November 5, 2008

Thakkali Chutney Recipe - Tomato Chutney Recipe

Thakkali Chutney (Tomato Onion Chutney) is one dish that has many many memories associated with it. My grandma used to make it quite often since me and my brother loves it.  We eat this Thakkali Chutney with pretty much everything - dosa, idli, pongal, chapathi, even puttu! If made right and refrigerated, the chutney has a very long shelf life and a very unique taste that's hard to beat.

If you like chutney recipes, do check out this onion tomato chutney (much quicker version), red capsicum chutney, or even this tomato thokku that has a more chunky consistency.

Thakkali Chutney Recipe - Tomato Chutney Recipe

My sis took the recipe from amma last summer and I took the picture. This Thakkali Chutney is really a family favourite and a keeper of a recipe which I keep referring to again and again when I need a chutney recipe with little or no coconut and has a longer shelf-life than regular chutneys.

Makes ~ 1 cup 


Ripe red tomatoes, slightly sour - 500gm, diced
Big onions-3, chopped
Garlic - 2 cloves
Coriander seeds - 1 tbsp
Grated coconut - 1 tbsp (optional)
Red chillies - about 6, depending on taste
Mustard seed - 1/8 tsp
Hing/Asafoetida/Kaayam -1/4 tsp
Curry leaves - a few
Oil (preferably gingelly/sesame) - 3 tbsp + 2 tsp + 2 tsp
Salt - to taste

How to Make Thakkali Chutney

1. There are four ingredients that need to be fried separately and kept aside.

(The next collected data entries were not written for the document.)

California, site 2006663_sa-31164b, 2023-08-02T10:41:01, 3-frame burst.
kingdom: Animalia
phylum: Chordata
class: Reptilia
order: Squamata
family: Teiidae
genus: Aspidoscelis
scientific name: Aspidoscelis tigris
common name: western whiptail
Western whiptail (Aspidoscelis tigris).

So follow this order.
- In a broad frying pan and 2 tsp oil and the coriander seeds. Fry for 30 seconds and remove.
- Red chillies - roast for a minute - remove.
- Coconut - roast for a minute - remove.
- Now add another 2 tsp oil and fry the onions till golden brown and soft. Remove.
- Finally add the tomatoes and saute them for about 10 minutes on a medium fire, until they are half cooked.

2. Transfer all the roasted ingredients in a blender and add the garlic raw. Blend till smooth, adding not more than half a cup water. The mixture should be thick than watery.

3. Add the 3tbsp oil into the same pan, temper mustard seeds and add curry leaves and hing. Transfer the blended mixture into the pan, add salt and stir occasionally until the oil separates and you left with a thick, red chutney that smells mouthwatering.

This tomato-onion-garlic chutney has a good shelf life and goes well with rice, dosa, idly etc. I have posted a similar yet simpler tomato chutney before. You can try that in case you are hard-pressed for time.